▶ Problem: Rewrite all of the records below as a two-column CSV with the header instruction,output. Give one row per record, with the record's text under instruction and its answer under output, each value in a single quoted field and every line break replaced by a space.

Dataset excerpt:

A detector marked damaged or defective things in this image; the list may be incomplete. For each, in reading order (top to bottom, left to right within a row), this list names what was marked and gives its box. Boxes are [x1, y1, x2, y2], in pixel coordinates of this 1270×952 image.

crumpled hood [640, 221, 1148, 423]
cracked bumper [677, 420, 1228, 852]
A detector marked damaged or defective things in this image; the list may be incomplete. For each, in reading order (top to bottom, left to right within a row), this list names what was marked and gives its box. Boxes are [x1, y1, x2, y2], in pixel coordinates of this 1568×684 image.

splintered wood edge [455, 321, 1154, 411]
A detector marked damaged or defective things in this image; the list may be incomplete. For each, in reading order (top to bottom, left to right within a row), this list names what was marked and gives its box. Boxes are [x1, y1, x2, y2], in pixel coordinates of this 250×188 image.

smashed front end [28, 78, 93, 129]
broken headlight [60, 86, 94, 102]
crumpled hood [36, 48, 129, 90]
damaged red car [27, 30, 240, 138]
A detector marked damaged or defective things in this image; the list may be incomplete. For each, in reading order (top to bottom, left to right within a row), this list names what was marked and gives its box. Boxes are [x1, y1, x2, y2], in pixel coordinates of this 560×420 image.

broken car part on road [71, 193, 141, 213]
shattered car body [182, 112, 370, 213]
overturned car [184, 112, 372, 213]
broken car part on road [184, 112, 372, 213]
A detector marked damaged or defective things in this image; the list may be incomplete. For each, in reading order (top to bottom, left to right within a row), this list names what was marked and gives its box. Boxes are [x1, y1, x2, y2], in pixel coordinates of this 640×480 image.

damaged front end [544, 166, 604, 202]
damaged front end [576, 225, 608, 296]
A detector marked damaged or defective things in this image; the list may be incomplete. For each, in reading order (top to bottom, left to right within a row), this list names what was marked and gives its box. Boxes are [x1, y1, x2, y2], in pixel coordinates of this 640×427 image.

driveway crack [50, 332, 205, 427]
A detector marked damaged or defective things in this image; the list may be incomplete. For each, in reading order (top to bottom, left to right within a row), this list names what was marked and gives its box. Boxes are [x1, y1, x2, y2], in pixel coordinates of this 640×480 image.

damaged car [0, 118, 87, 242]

▶ Written response:
instruction,output
"A detector marked damaged or defective things in this image; the list may be incomplete. For each, in reading order (top to bottom, left to right within a row), this list names what was marked and gives its box. Boxes are [x1, y1, x2, y2], in pixel coordinates of this 1270×952 image.","crumpled hood [640, 221, 1148, 423] cracked bumper [677, 420, 1228, 852]"
"A detector marked damaged or defective things in this image; the list may be incomplete. For each, in reading order (top to bottom, left to right within a row), this list names what was marked and gives its box. Boxes are [x1, y1, x2, y2], in pixel coordinates of this 1568×684 image.","splintered wood edge [455, 321, 1154, 411]"
"A detector marked damaged or defective things in this image; the list may be incomplete. For each, in reading order (top to bottom, left to right within a row), this list names what was marked and gives its box. Boxes are [x1, y1, x2, y2], in pixel coordinates of this 250×188 image.","smashed front end [28, 78, 93, 129] broken headlight [60, 86, 94, 102] crumpled hood [36, 48, 129, 90] damaged red car [27, 30, 240, 138]"
"A detector marked damaged or defective things in this image; the list may be incomplete. For each, in reading order (top to bottom, left to right within a row), this list names what was marked and gives its box. Boxes are [x1, y1, x2, y2], in pixel coordinates of this 560×420 image.","broken car part on road [71, 193, 141, 213] shattered car body [182, 112, 370, 213] overturned car [184, 112, 372, 213] broken car part on road [184, 112, 372, 213]"
"A detector marked damaged or defective things in this image; the list may be incomplete. For each, in reading order (top to bottom, left to right within a row), this list names what was marked and gives its box. Boxes are [x1, y1, x2, y2], in pixel coordinates of this 640×480 image.","damaged front end [544, 166, 604, 202] damaged front end [576, 225, 608, 296]"
"A detector marked damaged or defective things in this image; the list may be incomplete. For each, in reading order (top to bottom, left to right within a row), this list names what was marked and gives its box. Boxes are [x1, y1, x2, y2], in pixel coordinates of this 640×427 image.","driveway crack [50, 332, 205, 427]"
"A detector marked damaged or defective things in this image; the list may be incomplete. For each, in reading order (top to bottom, left to right within a row), this list names what was marked and gives its box. Boxes are [x1, y1, x2, y2], in pixel coordinates of this 640×480 image.","damaged car [0, 118, 87, 242]"